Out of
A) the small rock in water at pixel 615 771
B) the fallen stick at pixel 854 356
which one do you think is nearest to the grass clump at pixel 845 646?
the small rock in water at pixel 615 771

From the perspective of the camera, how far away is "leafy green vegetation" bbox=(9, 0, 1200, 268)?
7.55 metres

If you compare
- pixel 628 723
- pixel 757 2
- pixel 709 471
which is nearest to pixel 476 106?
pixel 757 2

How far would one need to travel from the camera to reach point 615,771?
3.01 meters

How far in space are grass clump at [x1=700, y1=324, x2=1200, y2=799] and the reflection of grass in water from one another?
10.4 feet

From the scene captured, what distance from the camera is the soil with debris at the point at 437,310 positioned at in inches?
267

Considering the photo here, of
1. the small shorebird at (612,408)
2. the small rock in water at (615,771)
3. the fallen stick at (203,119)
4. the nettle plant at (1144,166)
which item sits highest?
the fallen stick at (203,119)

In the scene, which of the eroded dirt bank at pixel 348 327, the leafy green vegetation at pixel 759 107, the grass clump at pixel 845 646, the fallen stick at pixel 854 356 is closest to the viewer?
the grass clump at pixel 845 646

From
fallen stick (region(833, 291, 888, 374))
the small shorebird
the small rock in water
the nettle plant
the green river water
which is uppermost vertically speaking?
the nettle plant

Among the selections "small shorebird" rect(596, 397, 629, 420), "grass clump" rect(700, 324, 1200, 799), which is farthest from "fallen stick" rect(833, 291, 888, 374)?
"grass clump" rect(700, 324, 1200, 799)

• **SHORT EXERCISE**:
Write out all of the records once more, exactly.

• **TASK RESULT**:
Out of
A) the small rock in water at pixel 615 771
B) the fallen stick at pixel 854 356
which one do you think is nearest to the grass clump at pixel 845 646?
the small rock in water at pixel 615 771

From the perspective of the camera, how far away is "leafy green vegetation" bbox=(9, 0, 1200, 268)?
7.55 metres

If you compare
- pixel 628 723
- pixel 757 2
- pixel 709 471
which is nearest to pixel 476 106?
pixel 757 2

How far would one need to travel from the camera to reach point 615,771?
3.01 meters

How far in space are grass clump at [x1=700, y1=324, x2=1200, y2=799] and the reflection of grass in water from one another?
10.4 feet

From the scene captured, what distance from the camera is the soil with debris at the point at 437,310 positioned at in inches?
267

Considering the photo here, of
1. the small shorebird at (612,408)
2. the small rock in water at (615,771)
3. the fallen stick at (203,119)
4. the nettle plant at (1144,166)
which item sits highest?
the fallen stick at (203,119)

In the scene, which of the eroded dirt bank at pixel 348 327, the leafy green vegetation at pixel 759 107, the grass clump at pixel 845 646, the fallen stick at pixel 854 356 is closest to the viewer?
the grass clump at pixel 845 646

From
fallen stick (region(833, 291, 888, 374))
the small shorebird
the small rock in water
the nettle plant
the green river water
which is uppermost vertically speaking?
the nettle plant

Among the selections "small shorebird" rect(596, 397, 629, 420), "grass clump" rect(700, 324, 1200, 799), which is farthest from "fallen stick" rect(833, 291, 888, 374)?
"grass clump" rect(700, 324, 1200, 799)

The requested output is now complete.